For couples in Albuquerque, New Mexico and around the country, infertility is a problematic condition and the time in one's life when dealing with the condition can be extremely troubling and stressful. On top of the emotional distress that comes from learning that one may not become pregnant except with the use of fertility treatment, many struggle to deal with the financial burden required when pursuing such procedures. Not surprisingly, many ask about potential ways to reduce the ultimate cost of treatment, factoring this into their decision of whether to pursue treatment in the first place. Embryo freezing is one way that may bring down the cost of future treatment sessions if they prove necessary.
For all its fame and popularity among fertility specialists, in vitro fertilization (IVF) has a success rate cited at around 50% in best case scenarios, and often much lower depending on various factors. The procedure is far from a guaranteed success, although many couples and individuals around the world have realized their dream of becoming parents thanks to IVF. To keep costs of future sessions a little lower, many choose to freeze any unused embryos from the first session. What's more, women who are successful on their initial attempt may choose to use the unused embryos as they pursue another pregnancy. Some donate unused embryos if they do not need them for their own fertility treatment.

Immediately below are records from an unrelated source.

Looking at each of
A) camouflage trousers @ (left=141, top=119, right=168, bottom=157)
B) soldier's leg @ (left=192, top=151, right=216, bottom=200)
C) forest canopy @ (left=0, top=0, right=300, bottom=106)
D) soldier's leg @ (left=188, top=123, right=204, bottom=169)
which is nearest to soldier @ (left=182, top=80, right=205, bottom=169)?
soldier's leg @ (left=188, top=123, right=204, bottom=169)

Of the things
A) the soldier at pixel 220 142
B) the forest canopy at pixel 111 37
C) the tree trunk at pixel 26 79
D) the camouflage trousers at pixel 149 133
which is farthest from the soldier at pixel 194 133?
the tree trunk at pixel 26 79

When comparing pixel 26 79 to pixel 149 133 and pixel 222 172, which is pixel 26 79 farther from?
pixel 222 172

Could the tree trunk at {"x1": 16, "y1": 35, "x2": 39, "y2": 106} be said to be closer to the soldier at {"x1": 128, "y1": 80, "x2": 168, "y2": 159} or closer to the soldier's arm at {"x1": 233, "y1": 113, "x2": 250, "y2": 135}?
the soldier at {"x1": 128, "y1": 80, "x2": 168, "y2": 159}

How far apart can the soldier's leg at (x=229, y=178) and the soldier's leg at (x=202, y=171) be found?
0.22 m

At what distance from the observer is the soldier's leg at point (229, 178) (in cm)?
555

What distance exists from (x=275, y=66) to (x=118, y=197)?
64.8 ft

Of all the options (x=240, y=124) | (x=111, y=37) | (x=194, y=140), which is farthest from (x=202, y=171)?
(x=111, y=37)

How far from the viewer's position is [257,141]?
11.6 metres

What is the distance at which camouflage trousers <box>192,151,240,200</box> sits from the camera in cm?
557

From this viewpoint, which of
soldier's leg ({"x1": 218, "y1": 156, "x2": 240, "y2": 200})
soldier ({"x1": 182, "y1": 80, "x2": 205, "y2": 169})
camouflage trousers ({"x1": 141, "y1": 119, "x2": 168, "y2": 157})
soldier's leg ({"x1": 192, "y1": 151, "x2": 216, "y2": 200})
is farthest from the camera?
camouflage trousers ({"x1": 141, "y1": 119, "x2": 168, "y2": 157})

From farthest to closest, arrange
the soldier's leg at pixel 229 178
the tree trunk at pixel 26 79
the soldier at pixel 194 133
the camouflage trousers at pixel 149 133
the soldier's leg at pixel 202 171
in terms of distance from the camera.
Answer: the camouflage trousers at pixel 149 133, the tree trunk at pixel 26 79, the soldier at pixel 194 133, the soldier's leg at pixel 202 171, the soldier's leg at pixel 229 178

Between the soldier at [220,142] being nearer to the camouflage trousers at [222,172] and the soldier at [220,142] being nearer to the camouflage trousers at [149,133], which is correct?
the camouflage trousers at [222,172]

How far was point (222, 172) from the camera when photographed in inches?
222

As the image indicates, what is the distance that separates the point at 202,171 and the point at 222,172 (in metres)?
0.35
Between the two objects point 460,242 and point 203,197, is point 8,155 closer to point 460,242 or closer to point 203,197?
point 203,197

In addition to those pursuing in vitro fertilization and other assisted reproductive technologies, other couples may find embryo freezing a good option. Couples who may find embryo freezing, or cryopreservation, an attractive treatment include those in which one partner must undergo treatment for cancer; such treatment may render the partner infertile, or may interfere with their ability to produce health eggs and sperm. Infertile couples using donor embryos may be attracted to the use of frozen embryos, as well as women who may be at an increased risk of severe ovarian hyperstimulation syndrome.
Talk to an Albuquerque fertility specialist to determine if the procedure is right for you. The service is available at many fertility clinics and doctor's offices, and many are considered candidates. The embryos are usually able to survive freezing for 10 years while still being effective and healthy. Not all embryos survive the freezing and/or thawing process. It's also worth noting that success rates using frozen embryos are lower than when using fresh embryos.